Ballistic and resonant negative photocurrents in semiconducting carbon nanotubes
Christoph Karnetzky, Lukas Sponfeldner, Max Engl, and Alexander W., Holleitner

TL;DR
This study investigates ultrafast photocurrents in semiconducting carbon nanotubes, revealing ballistic charge transport, thermionic emission dominance, and polarity changes linked to charge injection and population inversion.
Contribution
It demonstrates the role of thermionic emission and population inversion in photocurrent behavior in carbon nanotubes under resonant excitation.
Findings
Photocurrent is dominated by thermionic emission processes.
Charge transport occurs ballistically after exciton dissociation.
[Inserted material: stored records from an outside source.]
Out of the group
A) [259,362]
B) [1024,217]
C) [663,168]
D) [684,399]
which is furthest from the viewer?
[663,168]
Polarity of photocurrent changes with charge injection levels.
Abstract
Ultrafast photocurrent experiments are performed on semiconducting, single-walled carbon nanotubes under a resonant optical excitation of their subbands. The photogenerated excitons are dissociated at large electric fields and the resulting transport of the charge carriers turns out to be ballistic. Thermionic emission processes to the contacts dominate the photocurrent. The charge current without laser excitation is well described by a Fowler-Nordheim tunneling. The time-averaged photocurrent changes polarity as soon as sufficient charge carriers are injected from the contacts, which can be explained by an effective population inversion in the optically pumped subbands.